The menu, though, is teeming with variety, and stretches for pages. From the list of cold mezze, I had the tabbouleh, a traditional herby salad. It was enormous, and tasted like a bowl of hedge clippings drenched in lemon juice. I also had the shanklish, which was billed as ‘aged pungent goat cheese’.

Lord, it was strong. Furiously strong. This must have been one bad-tempered goat. The accompanying chopped tomato attempted desperately to cool it down, like a man trying to restrain a drunk friend from starting 
a brawl in a bar.

Shanklish, described on the menu as ‘aged pungent goat’s cheese’ Credit: Jasper Fry

From the hot-starters list I had the makanek, which turned out to be around 20 stubby little brown sausages bobbing in a pan of murky liquid. They tasted like lemon-flavoured Pepperami.

From the pastries list I had kebbeh, which were deep-fried balls of minced meat, onions and pine nuts. They tasted thick and dry and not especially flavourful. My biggest dish was the Mixed Grill Abd el Wahab: a great long tray groaning with slightly rubbery shrimp, lamb cutlets and taouk (chicken).

The Mixed Grill 
Abd el Wahab, with shrimp, lamb cutlets and chicken Credit: Jasper Fry

Now, it may sound as if I’m saying that the food at Abd el Wahab wasn’t very good. But here’s another thing about Lebanese food. In a way, there’s little point judging each dish individually, because the best way to eat them is in combination. Open out a pitta bread, smear the interior liberally with hummus, then stuff it with as many of the different meats and vegetables as possible.

I did this at Abd el Wahab, and it tasted glorious. So rich and full and varied and satisfying. The food worked like the Northern Irish football team: individually, its components seemed mediocre; yet together, they were difficult 
to beat. It’s the hummus that does it: bringing all these different flavours together, and uniting them, and bringing out their best.

After all that, I couldn’t possibly have squeezed down a pudding. Fortunately I’d tried three of the puddings on my first visit, and it turned out I’d actually made some intelligible notes about them. The Lebanese baklava was good: five little parcels of sweetness that tasted like crunchy honey sandwiches. One friend had the ashta, which he said tasted like cottage cheese covered in sliced banana. My other friend had the tart halawe, which resembled chocolate concrete.

We enjoyed ourselves, though, because, again, Lebanese food is social. And not just because it involves sharing. It’s social because it’s unobtrusive. The food doesn’t demand your concentration, or your awe; it’s not swanky, show-off experimental cuisine, to be consumed in a reverential silence, broken only by murmurs of high-minded appreciation, as if, instead of eating, you were pondering a Mondrian.

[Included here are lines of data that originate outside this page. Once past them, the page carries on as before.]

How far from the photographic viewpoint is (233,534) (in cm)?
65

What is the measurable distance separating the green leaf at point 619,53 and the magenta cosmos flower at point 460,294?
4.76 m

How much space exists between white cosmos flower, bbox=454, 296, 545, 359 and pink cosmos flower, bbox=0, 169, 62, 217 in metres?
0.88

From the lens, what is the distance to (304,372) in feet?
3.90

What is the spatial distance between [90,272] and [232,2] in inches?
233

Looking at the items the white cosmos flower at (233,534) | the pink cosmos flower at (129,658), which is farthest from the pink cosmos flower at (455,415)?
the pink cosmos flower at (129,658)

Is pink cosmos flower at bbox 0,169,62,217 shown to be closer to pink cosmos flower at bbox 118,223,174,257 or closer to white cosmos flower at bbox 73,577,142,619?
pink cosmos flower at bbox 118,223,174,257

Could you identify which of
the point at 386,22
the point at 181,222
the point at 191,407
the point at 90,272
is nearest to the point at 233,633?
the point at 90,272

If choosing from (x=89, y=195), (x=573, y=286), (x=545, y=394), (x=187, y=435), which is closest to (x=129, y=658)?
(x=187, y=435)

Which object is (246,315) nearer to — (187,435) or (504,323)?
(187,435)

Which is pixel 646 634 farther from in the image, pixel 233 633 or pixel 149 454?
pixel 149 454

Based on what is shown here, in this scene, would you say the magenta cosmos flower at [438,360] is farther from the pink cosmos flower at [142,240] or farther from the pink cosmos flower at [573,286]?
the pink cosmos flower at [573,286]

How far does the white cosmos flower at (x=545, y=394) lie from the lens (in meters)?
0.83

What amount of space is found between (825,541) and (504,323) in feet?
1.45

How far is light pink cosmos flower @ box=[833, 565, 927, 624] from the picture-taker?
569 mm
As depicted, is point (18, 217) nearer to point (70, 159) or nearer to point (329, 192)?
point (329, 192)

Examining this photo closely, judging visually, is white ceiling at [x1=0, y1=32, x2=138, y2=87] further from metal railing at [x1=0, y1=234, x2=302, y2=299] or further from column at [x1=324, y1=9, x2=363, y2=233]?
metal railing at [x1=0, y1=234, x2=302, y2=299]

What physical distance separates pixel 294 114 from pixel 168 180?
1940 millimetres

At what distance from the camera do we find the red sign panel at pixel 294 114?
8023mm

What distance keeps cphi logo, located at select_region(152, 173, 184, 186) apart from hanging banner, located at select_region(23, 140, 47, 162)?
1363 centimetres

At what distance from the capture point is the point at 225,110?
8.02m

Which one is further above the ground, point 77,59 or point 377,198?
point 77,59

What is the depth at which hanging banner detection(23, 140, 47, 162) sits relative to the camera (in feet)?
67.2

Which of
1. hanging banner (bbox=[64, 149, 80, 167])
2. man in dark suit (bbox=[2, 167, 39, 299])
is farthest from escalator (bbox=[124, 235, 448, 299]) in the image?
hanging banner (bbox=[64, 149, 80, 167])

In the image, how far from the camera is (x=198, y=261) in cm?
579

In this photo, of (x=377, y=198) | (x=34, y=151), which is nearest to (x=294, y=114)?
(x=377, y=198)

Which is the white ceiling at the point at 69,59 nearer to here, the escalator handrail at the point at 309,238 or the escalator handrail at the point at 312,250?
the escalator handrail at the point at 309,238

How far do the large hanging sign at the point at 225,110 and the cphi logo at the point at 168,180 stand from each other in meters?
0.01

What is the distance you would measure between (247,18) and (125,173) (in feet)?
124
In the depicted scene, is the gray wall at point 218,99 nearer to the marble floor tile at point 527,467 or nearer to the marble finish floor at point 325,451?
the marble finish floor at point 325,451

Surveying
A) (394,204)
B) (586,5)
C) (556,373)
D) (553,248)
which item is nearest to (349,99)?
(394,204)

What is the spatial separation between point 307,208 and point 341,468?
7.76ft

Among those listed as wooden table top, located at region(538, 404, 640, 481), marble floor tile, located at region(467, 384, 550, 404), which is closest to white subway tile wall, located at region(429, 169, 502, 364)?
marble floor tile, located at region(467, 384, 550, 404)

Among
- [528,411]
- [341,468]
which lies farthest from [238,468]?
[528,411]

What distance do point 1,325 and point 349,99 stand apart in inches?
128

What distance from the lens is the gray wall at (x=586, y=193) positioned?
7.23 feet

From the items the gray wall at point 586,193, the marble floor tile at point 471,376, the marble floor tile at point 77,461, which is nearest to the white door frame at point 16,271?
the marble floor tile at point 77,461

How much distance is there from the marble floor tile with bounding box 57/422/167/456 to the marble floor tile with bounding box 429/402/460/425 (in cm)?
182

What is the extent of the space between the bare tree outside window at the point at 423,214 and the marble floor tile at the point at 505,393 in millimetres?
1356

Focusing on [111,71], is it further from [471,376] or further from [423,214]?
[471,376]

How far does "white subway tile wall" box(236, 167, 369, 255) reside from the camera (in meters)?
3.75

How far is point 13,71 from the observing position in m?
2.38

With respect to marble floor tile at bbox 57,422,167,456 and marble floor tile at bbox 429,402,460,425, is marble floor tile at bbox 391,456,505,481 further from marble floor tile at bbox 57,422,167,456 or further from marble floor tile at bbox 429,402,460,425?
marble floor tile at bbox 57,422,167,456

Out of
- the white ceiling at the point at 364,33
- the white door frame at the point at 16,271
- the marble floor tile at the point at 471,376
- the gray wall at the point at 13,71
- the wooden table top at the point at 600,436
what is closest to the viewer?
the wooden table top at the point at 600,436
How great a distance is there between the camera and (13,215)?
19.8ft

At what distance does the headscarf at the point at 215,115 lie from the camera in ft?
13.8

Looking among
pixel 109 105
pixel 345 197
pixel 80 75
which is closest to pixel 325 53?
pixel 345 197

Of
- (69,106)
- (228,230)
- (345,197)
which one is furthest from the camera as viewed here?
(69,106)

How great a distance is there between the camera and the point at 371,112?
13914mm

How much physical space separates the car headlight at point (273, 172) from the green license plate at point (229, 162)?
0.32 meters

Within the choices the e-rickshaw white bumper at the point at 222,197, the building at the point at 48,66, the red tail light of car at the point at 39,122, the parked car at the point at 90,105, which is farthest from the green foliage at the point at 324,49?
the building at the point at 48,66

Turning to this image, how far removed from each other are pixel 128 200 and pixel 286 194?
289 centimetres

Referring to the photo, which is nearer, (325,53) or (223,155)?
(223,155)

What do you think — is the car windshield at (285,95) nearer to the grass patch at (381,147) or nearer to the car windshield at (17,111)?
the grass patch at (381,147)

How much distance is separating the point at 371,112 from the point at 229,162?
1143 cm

Instead, it’s simple, modest, low-key; brought out at speed, and then sitting there throughout while you all dip periodically into it, almost without thinking, because your attention is entirely on your friends, and your conversation. As I said at the start: food for groups.

But not, on the whole, food for a lone undercover restaurant columnist, trying not to look conspicuous as he picks his way feebly through the mountains of meat and bread.

If you fancy trying Abd el Wahab, don’t go alone. Unless you’re bringing a van for your leftovers.